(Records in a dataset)

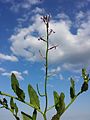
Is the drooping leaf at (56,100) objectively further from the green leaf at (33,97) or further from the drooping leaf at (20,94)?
the drooping leaf at (20,94)

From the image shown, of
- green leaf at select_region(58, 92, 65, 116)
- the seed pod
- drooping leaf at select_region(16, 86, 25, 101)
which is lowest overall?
green leaf at select_region(58, 92, 65, 116)

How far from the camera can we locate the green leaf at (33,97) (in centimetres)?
303

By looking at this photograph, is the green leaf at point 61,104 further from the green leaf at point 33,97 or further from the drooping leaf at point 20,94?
the drooping leaf at point 20,94

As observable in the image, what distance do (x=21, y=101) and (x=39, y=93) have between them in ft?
0.90

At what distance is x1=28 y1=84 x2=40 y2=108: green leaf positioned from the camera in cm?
303

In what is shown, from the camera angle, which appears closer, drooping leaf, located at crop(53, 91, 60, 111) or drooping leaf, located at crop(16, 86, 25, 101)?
drooping leaf, located at crop(53, 91, 60, 111)

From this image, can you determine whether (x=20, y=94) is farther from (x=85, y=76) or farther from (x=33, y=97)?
(x=85, y=76)

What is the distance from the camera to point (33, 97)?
3062 mm

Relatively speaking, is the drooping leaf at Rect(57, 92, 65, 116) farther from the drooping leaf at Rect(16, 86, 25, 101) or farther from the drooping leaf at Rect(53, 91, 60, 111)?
the drooping leaf at Rect(16, 86, 25, 101)

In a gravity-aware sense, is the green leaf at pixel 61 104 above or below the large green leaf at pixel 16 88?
below

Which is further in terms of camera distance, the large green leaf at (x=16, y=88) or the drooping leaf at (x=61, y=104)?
the large green leaf at (x=16, y=88)

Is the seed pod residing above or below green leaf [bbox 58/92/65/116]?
above

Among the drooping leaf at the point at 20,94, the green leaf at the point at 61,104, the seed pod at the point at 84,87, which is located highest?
the seed pod at the point at 84,87

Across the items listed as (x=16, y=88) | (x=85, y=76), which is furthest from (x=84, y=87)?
(x=16, y=88)
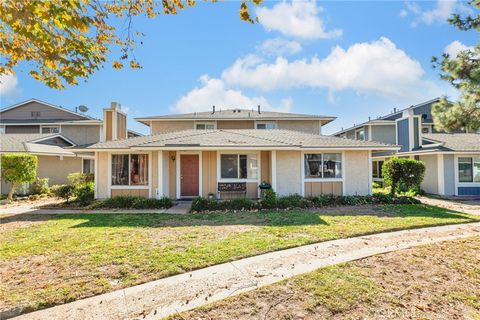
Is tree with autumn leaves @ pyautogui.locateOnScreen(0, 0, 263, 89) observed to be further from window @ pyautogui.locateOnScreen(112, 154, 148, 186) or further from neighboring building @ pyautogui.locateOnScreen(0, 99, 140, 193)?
neighboring building @ pyautogui.locateOnScreen(0, 99, 140, 193)

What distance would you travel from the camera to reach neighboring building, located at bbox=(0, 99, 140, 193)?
1670cm

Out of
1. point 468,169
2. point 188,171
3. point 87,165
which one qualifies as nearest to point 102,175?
point 188,171

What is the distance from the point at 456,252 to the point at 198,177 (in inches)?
426

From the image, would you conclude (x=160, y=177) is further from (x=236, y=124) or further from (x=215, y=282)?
(x=236, y=124)

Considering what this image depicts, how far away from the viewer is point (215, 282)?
14.4 feet

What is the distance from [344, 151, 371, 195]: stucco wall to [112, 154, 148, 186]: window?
35.7ft

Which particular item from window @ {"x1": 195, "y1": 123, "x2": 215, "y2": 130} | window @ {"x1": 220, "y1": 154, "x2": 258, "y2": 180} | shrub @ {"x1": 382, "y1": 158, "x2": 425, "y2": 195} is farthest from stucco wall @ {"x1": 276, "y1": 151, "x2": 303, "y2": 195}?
window @ {"x1": 195, "y1": 123, "x2": 215, "y2": 130}

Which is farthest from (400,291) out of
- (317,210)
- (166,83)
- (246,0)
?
(166,83)

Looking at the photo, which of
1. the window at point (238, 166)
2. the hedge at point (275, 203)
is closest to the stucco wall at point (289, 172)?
the window at point (238, 166)

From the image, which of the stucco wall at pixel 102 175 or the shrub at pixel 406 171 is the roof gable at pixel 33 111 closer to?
the stucco wall at pixel 102 175

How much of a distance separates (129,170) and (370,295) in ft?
42.0

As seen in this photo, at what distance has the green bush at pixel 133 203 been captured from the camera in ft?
38.5

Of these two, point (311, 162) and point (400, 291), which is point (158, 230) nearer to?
point (400, 291)

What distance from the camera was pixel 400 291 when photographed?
4078mm
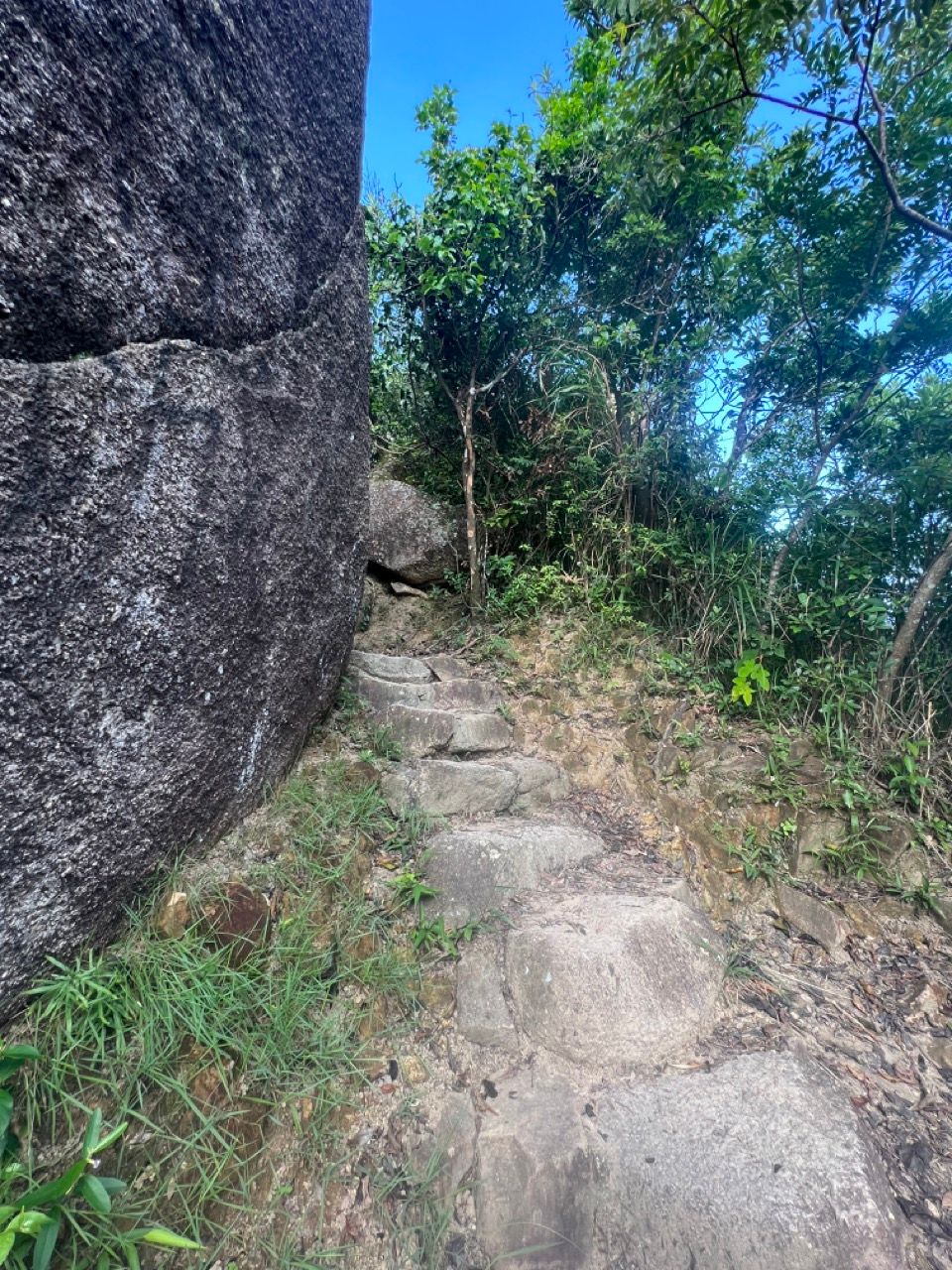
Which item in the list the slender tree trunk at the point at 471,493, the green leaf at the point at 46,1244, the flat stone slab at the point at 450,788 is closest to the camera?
the green leaf at the point at 46,1244

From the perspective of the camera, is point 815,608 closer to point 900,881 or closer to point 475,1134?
point 900,881

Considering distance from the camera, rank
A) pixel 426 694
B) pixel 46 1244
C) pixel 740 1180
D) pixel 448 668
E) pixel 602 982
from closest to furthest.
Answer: pixel 46 1244 < pixel 740 1180 < pixel 602 982 < pixel 426 694 < pixel 448 668

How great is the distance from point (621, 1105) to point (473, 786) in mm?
1246

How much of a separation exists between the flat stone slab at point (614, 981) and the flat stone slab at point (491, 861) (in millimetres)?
165

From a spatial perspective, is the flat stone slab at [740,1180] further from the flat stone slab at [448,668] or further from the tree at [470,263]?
the tree at [470,263]

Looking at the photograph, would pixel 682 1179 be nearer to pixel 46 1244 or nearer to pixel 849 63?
pixel 46 1244

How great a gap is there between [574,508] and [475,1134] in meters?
3.22

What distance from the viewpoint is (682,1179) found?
132cm

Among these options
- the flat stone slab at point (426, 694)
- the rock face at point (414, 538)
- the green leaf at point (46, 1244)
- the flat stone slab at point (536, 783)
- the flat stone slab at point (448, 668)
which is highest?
the rock face at point (414, 538)

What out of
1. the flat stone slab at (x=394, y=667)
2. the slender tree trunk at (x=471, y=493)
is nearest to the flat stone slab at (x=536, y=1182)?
the flat stone slab at (x=394, y=667)

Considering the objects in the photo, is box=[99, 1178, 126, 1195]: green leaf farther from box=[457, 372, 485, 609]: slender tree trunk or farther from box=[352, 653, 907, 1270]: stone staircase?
box=[457, 372, 485, 609]: slender tree trunk

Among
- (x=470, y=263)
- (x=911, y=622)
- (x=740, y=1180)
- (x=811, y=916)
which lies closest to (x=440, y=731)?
(x=811, y=916)

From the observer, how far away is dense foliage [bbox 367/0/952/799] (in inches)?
95.7

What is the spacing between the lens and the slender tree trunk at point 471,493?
3926 mm
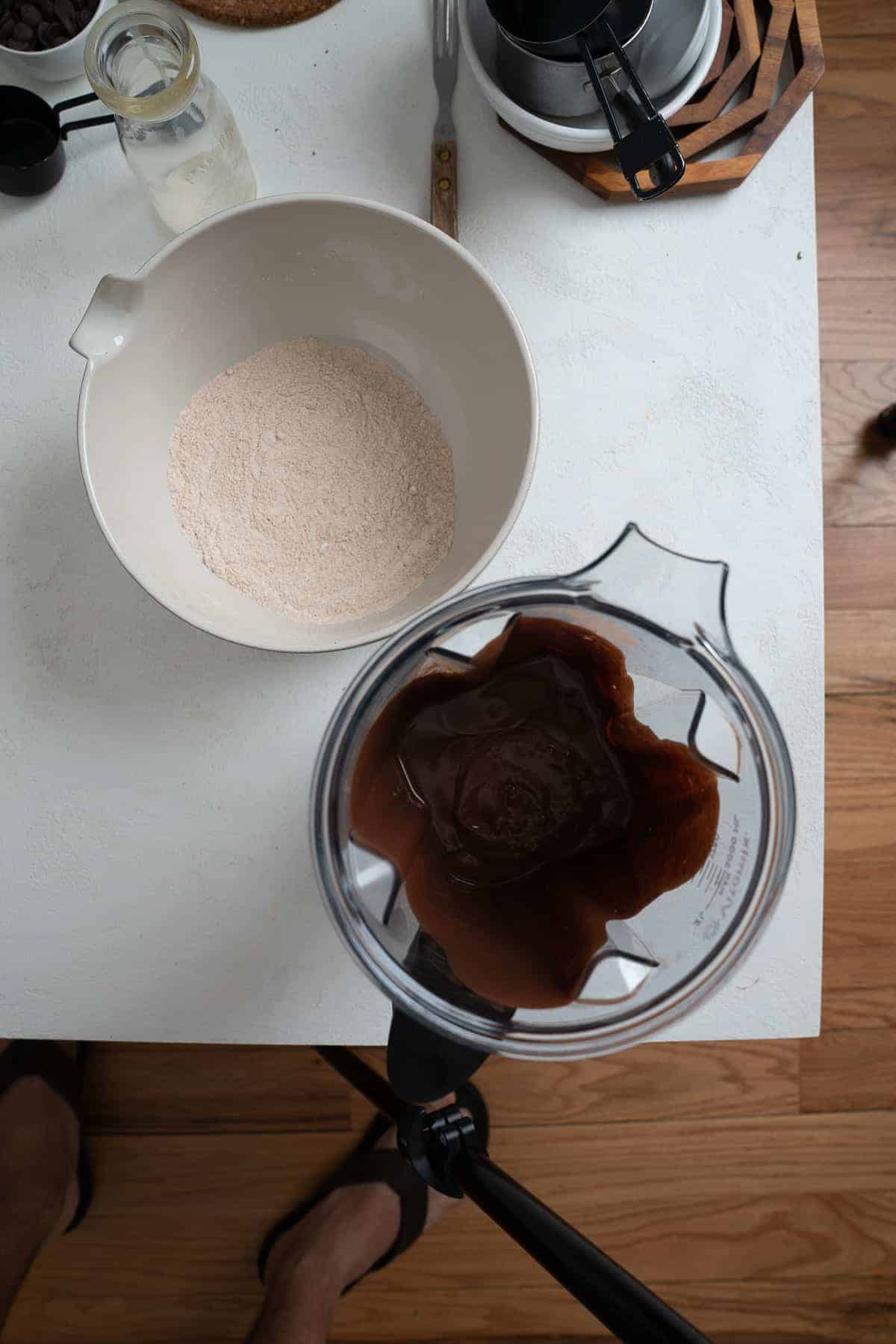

**Task requirements**
State how many lines of the data above contain the string "neighboring", treating uppercase and lowercase as different. Reply with the number alone.

**Answer**
3